The **ClickHouse® Metabase driver** — a JAR file distributed from the ClickHouse® GitHub releases. Download the version compatible with your Metabase version, place it in the `plugins/` folder, restart Metabase, and add ClickHouse® as a database under Admin → Databases.

### **Does clickhouse integration metabase support live query mode?**

Yes. The JDBC driver and Cloud connector both support live queries. Metabase sends SQL to ClickHouse® on each question load. For well-indexed queries with time-range filters, response times are typically under 500ms.
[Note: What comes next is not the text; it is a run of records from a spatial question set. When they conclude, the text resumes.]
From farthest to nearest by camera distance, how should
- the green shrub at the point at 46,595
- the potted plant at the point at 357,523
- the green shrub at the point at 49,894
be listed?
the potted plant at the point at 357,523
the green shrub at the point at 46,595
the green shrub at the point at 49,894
### **How do I improve Metabase dashboard performance with ClickHouse®?**

Three approaches: use **native SQL questions** to control the SQL instead of relying on the GUI query builder; create **materialized views** for pre-aggregated rollups matching dashboard granularity; enable **Metabase question caching** (Metabase Pro/Enterprise) to avoid redundant ClickHouse® queries from concurrent viewers.

### **Can I use clickhouse integration metabase with row-level security?**

Yes. Implement row-level security at the ClickHouse® layer using **row policies** (`CREATE ROW POLICY`), and use Metabase Enterprise **sandboxing** for user-level data filtering at the Metabase layer. Combining both provides defense-in-depth for multi-tenant Metabase dashboards.

### **Does the ClickHouse® Metabase driver break on Metabase upgrades?**

It can, if the driver JAR and Metabase version are not compatible. Always pin the driver JAR version, test upgrades in a staging environment before production, and check the ClickHouse® driver GitHub releases for changelog notes before upgrading Metabase.

### **Where does Tinybird fit in a clickhouse integration metabase architecture?**

Tinybird sits between ClickHouse® and Metabase. You define Pipes (SQL queries) in Tinybird, publish them as REST API endpoints, and consume them from Metabase via the JSON connector or embedding. The same Pipe also serves application APIs — removing the need for a separate API layer on top of ClickHouse®.